▶ _Consignes_:
(1) D'après le texte sur TikTok, combien coûte un cadeau virtuel à l'unité ?
(2) Écrivez la suite du texte sur TikTok à partir de sa dernière phrase.

▶ _Texte_:
--

De plus en plus de voix s'élèvent pour dénoncer certaines pratiques de l'application TikTok, notamment celle permettant aux influenceurs de quémander des "cadeaux virtuels" payés en argent bien réel, auprès d'internautes parfois fragiles.

"Une rose, deux roses… merci Cam's ! – Allez, envoyez les roses !". Plus que quelques secondes avant la fin du "match" (ou "live"), rendez-vous prisé des ados accessible sur le réseau social TikTok. Il a fallu, pour rédiger cet article, se faire réexpliquer plusieurs fois le concept afin d'être certains d'avoir bien saisi l'enjeu, tant le principe est confondant – pour ne pas dire affligeant – de simplicité : deux personnalités, suivies par une communauté d'internautes plus ou moins importante, s'affrontent en incitant leurs fans à leur fournir le plus grand nombre de "cadeaux virtuels", en réalité des petites images que ces-derniers auront payées de quelques centimes à plusieurs centaines d'euros l'unité (en devises réelles, celles-là).

--

▶ _Données fournies_:
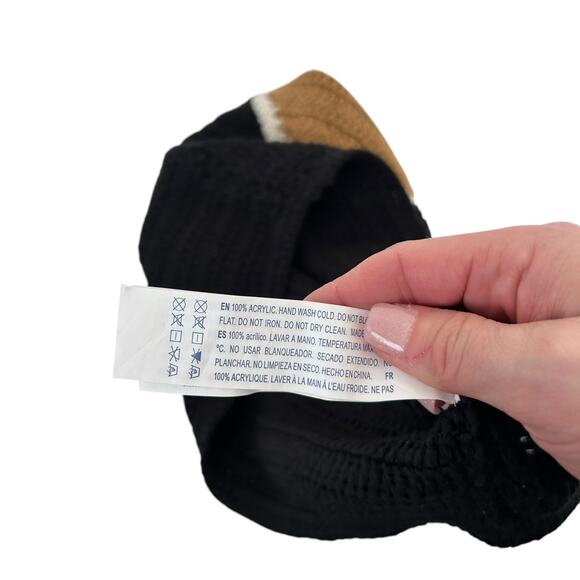 Forever 21 Black Gray Crochet Tank Top Sz S - Picture 3 of 4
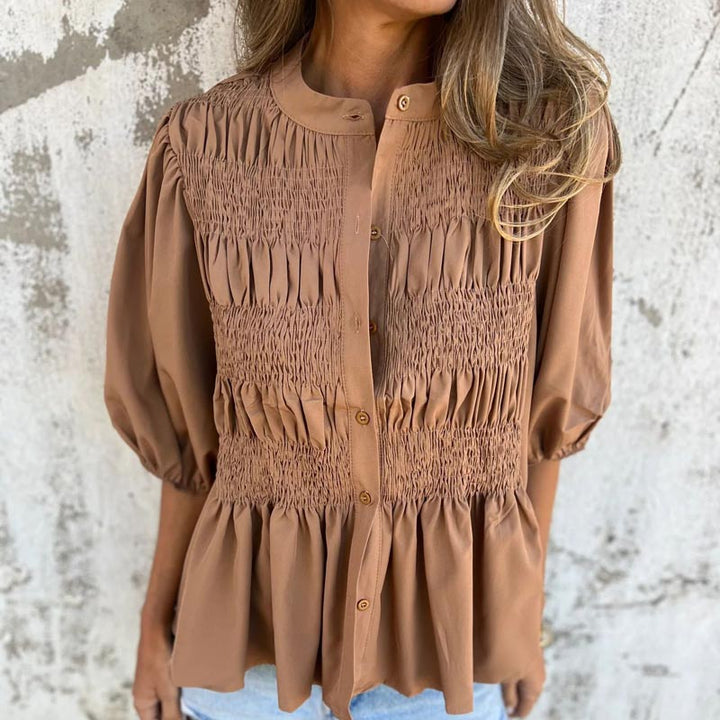 Lyra™ - Smart Bluse i Ibiza-stil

--

▶ _Réponses_:
(1) De quelques centimes à plusieurs centaines d'euros l'unité.

(2)
Une partie de la somme dépensée est ensuite reversée aux influenceurs destinataires, après retrait des 50% à 70% prélevés par TikTok. Les donateurs, eux, tirent leur satisfaction dans la reconnaissance manifestée par l'influenceur et le plaisir d'entendre leur nom cité plusieurs fois à l'écran.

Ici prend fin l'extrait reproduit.